• [Aufgabe]
Wo trainiert die Parkour-Gruppe laut dem Lesetext ab sofort?

• [Lesetext]

■ ■ ■ ■ ■

Jugendliche gehen die Wände hoch
Bild: Darhoven
Immer an der Wand lang: Marc gehört zu den erfahrenen Parkour-Läufern.
Bild: Darhoven

Die Jugendlichen nehmen ganz locker scheinbar unüberwindbare Hindernisse und Hürden. Trainiert werden sie von Christoph Boll – bisher in der alten Turnhalle des Gymnasiums, die vor wenigen Tagen abgerissen wurde. Ab sofort treffen sich die Hindernisläufer jeden Dienstag von 20.30 bis 22 Uhr und jeden Sonntag von 15.30 bis 18.30 Uhr in der Sporthalle der Astrid-Lindgren-Schule. Dazu sind interessierte Mädchen und Jungen ab elf Jahren eingeladen. Wer schon immer einmal Wände hochlaufen, über hohe Mauern und Abgründe springen, Flipflops und Saltos machen, akrobatische Drehungen vollführen oder Hindernisse überspringen wollte, der ist in dieser Sportgruppe gut aufgehoben. Parkour verbindet Bewegungskunst mit Technik. Dabei geht es um möglichst elegante, effiziente und geschmeidige Bewegungsabläufe.

Hohes Maß an Köperbeherrschung

Um diese Art der Fortbewegung zu beherrschen, verlangt es ein hohes Maß an Körperbeherrschung, Selbsteinschätzung, Disziplin, Konzentration und geistige Stärke, weiß Christoph Boll. Es gehe darum, seinen Körper zu trainieren und zu fordern, aber auch darum, das Verletzungsrisiko zu minimieren. Deshalb ist auch das Aufwärmprogramm mit Liegestützen, Kniebeugen und Laufen für die Parkour-Sportler (Traceure) wichtig. 2012 wurde die Parkour-Gruppe der Villa gegründet. Villa-Leiterin Janine Girard betont, dass sich die Jugendlichen richtig auspowern können. Gleichzeitig erfahren sie Grenzen der eigenen körperlichen Fähigkeiten, die sie durch kontinuierliches Training immer weiter ausbauen können. Ein großes Lob zollte sie Trainer Christoph Boll, der die Schüler mit seinem großen Fachwissen unterrichtet.

■ ■ ■ ■ ■

Gespeicherte Einträge:
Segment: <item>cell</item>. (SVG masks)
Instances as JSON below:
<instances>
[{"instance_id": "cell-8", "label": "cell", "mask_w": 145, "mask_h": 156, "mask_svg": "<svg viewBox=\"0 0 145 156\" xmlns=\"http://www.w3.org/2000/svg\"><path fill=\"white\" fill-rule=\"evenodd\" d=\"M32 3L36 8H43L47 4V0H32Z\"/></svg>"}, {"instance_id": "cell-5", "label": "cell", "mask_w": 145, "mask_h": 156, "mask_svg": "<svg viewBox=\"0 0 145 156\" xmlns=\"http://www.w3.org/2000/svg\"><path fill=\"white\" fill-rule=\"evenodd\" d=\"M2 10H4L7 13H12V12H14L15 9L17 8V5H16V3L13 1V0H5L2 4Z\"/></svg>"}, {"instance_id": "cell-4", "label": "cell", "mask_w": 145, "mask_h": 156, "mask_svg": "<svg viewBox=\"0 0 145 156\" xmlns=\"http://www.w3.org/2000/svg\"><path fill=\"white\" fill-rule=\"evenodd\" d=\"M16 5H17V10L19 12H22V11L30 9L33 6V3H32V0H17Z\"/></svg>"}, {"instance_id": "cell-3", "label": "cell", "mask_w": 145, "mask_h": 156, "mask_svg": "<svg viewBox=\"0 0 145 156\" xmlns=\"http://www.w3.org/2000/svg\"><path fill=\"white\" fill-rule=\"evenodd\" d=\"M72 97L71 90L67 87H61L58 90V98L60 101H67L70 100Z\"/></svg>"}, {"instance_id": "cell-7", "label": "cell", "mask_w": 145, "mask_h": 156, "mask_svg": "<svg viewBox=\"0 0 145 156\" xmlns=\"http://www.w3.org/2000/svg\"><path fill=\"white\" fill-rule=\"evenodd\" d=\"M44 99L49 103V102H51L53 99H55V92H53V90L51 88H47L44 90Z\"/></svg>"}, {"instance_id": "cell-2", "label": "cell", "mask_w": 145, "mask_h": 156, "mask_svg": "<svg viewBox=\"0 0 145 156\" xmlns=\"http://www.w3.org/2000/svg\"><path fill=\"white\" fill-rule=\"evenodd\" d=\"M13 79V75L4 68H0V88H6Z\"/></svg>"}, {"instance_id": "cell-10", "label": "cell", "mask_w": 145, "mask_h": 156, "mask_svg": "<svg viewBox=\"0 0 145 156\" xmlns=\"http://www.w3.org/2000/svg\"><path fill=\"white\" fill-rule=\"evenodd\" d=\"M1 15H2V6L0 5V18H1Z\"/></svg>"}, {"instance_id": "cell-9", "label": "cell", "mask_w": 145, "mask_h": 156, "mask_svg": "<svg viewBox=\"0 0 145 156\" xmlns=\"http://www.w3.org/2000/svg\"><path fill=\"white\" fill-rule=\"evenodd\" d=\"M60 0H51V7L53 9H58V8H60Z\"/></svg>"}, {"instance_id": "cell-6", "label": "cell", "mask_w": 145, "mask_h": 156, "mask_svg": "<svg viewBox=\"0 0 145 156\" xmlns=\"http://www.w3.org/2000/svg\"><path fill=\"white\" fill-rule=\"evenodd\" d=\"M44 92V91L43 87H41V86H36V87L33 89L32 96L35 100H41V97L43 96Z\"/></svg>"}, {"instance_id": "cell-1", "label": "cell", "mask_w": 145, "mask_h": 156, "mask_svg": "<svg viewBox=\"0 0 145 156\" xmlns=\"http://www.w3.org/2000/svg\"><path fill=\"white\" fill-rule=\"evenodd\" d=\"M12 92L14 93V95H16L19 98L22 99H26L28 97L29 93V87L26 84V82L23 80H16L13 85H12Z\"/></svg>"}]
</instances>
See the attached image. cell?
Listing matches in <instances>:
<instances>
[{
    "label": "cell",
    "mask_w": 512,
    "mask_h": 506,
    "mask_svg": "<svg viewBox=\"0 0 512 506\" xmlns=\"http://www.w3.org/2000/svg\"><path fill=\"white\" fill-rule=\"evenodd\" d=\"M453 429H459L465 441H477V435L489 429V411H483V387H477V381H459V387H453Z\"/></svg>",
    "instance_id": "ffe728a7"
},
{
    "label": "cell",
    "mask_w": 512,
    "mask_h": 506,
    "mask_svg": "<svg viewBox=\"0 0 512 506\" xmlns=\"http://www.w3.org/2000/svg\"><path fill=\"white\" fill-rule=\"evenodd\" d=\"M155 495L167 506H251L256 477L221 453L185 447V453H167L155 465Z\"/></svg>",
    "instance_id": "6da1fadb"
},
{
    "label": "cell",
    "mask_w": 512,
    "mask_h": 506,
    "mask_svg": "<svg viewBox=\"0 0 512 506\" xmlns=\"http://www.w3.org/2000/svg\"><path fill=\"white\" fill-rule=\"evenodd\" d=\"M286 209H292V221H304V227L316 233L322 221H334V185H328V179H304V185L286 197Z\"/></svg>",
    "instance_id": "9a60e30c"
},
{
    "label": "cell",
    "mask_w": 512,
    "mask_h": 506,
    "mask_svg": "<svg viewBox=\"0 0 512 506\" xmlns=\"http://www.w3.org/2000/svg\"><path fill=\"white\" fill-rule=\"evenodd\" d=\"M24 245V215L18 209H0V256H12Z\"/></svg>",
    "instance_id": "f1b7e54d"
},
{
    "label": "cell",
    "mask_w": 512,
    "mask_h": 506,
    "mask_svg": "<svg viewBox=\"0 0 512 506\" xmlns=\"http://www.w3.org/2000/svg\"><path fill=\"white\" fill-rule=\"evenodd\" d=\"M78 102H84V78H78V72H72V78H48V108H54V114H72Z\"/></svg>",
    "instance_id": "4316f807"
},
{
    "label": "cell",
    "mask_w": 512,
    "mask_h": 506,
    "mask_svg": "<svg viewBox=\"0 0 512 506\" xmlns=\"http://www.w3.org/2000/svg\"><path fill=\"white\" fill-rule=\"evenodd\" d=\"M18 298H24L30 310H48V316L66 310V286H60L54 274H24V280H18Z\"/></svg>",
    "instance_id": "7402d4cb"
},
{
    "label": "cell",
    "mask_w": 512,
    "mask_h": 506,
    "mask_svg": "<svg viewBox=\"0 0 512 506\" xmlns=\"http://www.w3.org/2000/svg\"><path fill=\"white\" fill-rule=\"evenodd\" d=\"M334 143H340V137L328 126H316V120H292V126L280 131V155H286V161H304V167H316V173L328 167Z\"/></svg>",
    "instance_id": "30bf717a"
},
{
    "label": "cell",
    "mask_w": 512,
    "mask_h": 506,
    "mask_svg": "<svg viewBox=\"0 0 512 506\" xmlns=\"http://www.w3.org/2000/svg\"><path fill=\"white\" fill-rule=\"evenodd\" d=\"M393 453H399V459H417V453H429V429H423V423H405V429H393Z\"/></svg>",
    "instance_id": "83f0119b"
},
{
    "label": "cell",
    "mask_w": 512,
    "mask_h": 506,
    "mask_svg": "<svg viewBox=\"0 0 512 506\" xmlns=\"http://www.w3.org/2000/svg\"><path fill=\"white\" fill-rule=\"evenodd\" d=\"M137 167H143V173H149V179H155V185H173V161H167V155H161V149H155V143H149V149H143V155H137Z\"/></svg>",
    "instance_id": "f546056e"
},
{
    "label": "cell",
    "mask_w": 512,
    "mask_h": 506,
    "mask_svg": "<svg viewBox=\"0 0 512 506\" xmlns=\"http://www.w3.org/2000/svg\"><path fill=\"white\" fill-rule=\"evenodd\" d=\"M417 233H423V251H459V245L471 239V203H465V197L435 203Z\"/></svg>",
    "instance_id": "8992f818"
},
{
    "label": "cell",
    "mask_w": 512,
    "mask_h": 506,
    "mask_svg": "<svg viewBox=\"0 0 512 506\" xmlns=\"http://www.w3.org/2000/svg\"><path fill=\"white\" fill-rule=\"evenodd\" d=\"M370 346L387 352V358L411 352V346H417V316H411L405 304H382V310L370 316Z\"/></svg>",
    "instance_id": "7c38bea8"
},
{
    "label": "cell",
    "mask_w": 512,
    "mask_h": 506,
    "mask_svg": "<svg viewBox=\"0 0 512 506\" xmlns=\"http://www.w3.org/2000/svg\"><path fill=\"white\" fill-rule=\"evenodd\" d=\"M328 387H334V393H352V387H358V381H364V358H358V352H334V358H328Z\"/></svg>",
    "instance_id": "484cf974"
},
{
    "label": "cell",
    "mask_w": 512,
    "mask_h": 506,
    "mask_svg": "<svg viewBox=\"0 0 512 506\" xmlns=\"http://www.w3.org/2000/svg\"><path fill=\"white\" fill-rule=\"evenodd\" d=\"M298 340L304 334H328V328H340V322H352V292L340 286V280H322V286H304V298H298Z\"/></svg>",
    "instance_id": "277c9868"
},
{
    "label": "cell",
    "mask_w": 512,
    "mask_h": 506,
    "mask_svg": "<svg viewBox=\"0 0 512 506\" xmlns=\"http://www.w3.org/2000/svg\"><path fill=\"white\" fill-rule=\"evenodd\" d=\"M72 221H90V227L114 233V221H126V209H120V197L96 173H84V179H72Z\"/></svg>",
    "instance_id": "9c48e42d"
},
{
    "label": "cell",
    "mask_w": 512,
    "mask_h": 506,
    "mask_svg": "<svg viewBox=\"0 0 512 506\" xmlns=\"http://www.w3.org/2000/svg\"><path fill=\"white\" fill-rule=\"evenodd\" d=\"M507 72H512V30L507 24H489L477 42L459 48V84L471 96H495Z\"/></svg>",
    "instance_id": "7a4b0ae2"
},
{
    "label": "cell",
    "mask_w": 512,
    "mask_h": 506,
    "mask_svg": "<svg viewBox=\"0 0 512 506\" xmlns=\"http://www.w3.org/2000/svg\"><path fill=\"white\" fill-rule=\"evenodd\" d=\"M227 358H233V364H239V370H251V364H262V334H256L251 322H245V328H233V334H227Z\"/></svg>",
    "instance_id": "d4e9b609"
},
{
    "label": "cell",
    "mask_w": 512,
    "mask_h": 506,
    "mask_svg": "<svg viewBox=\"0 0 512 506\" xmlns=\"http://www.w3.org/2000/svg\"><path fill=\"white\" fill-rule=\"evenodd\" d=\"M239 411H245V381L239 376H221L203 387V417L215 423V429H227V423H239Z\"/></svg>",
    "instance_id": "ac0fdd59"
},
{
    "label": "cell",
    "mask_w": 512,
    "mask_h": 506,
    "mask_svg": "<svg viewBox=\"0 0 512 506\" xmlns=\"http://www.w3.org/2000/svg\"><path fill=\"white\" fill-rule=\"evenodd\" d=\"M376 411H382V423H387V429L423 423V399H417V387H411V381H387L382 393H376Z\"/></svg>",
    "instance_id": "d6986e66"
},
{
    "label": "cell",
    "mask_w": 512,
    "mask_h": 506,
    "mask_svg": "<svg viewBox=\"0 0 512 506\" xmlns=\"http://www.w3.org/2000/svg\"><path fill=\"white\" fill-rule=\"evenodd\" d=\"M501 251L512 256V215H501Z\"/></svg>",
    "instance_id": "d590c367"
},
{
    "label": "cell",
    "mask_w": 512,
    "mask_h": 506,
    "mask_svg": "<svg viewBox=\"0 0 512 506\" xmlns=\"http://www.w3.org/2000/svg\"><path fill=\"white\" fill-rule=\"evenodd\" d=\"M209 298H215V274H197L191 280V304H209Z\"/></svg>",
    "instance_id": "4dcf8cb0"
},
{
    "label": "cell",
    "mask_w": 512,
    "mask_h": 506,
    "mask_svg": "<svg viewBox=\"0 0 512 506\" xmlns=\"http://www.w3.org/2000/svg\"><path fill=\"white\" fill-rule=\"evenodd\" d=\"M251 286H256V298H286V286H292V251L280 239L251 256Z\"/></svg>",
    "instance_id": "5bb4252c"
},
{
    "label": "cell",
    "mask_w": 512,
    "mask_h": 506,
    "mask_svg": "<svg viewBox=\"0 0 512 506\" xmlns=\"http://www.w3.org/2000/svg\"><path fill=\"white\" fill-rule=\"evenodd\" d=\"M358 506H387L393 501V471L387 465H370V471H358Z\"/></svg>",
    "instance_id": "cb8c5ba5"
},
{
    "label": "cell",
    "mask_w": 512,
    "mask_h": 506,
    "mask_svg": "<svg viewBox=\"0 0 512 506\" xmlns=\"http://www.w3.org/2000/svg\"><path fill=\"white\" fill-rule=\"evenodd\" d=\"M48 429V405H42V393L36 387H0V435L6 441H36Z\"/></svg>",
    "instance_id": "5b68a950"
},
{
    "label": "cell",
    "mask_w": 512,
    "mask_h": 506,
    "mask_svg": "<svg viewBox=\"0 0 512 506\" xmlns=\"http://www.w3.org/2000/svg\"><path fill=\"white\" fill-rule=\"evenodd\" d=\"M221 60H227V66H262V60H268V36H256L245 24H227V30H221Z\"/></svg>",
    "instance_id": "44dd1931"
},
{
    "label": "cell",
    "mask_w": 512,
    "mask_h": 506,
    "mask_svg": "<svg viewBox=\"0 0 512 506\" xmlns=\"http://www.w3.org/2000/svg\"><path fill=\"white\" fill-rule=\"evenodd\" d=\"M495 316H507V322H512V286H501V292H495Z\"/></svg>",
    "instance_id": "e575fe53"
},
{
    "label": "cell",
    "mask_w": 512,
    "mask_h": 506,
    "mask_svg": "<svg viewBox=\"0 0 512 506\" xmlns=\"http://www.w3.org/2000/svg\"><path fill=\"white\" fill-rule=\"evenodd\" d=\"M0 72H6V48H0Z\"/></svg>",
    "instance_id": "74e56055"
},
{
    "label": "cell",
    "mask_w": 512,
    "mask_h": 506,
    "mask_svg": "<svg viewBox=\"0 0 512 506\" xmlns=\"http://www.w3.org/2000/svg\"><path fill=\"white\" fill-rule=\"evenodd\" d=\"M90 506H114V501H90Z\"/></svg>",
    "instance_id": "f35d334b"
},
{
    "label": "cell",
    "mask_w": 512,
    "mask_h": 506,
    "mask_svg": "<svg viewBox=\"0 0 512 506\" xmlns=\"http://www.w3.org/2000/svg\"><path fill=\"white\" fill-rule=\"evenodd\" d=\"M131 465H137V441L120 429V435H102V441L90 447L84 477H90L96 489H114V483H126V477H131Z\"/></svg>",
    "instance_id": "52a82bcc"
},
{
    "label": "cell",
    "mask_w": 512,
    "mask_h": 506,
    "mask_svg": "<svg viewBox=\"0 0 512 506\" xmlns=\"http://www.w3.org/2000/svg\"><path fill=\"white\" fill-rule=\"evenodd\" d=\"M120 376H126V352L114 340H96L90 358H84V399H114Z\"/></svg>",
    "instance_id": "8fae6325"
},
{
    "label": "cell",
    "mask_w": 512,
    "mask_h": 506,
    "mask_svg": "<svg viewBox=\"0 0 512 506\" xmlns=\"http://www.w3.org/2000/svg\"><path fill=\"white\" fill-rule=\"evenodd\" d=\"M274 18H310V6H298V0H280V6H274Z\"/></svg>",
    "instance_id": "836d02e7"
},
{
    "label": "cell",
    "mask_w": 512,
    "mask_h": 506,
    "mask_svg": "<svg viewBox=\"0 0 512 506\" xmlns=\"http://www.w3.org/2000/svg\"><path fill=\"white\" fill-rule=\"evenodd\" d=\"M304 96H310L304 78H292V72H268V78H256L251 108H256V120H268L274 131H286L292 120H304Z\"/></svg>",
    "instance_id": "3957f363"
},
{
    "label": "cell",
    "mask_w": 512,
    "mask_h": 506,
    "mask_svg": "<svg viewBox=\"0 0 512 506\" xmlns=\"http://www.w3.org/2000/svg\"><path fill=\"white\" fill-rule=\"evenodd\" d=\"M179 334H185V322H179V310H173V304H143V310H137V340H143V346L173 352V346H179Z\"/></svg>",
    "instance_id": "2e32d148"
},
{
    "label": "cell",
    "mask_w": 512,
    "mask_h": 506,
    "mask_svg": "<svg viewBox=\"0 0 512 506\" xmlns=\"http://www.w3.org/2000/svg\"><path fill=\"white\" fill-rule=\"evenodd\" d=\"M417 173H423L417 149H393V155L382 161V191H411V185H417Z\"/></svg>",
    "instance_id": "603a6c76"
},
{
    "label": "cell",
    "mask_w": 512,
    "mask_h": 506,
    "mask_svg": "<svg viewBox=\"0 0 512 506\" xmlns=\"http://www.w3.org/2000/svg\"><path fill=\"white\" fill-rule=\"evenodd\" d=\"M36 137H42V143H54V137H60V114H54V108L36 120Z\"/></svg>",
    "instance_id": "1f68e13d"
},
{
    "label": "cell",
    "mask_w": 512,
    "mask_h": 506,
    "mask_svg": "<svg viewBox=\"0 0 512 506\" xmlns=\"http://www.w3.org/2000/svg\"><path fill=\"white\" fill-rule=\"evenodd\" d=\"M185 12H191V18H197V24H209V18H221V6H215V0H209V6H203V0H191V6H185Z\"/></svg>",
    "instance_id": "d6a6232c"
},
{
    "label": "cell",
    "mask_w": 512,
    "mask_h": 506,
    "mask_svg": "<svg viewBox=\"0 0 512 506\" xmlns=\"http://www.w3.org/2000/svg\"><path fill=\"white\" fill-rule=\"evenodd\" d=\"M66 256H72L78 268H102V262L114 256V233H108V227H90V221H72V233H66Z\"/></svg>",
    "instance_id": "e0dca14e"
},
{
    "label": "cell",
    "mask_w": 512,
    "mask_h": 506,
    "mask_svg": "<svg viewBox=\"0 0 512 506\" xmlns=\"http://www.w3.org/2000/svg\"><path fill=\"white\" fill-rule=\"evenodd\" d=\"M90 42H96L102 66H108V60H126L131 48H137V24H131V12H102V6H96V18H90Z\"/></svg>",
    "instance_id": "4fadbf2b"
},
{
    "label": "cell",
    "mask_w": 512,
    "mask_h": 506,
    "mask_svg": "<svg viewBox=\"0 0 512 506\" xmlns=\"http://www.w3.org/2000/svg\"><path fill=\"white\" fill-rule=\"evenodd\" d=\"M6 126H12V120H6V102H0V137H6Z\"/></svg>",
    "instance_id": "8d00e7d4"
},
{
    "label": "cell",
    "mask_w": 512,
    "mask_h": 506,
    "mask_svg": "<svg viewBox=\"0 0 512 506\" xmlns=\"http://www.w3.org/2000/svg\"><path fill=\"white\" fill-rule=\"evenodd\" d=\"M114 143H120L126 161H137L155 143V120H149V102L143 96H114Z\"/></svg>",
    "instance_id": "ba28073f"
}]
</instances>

■ ■ ■ ■ ■

• [Lösung]
In der Sporthalle der Astrid-Lindgren-Schule.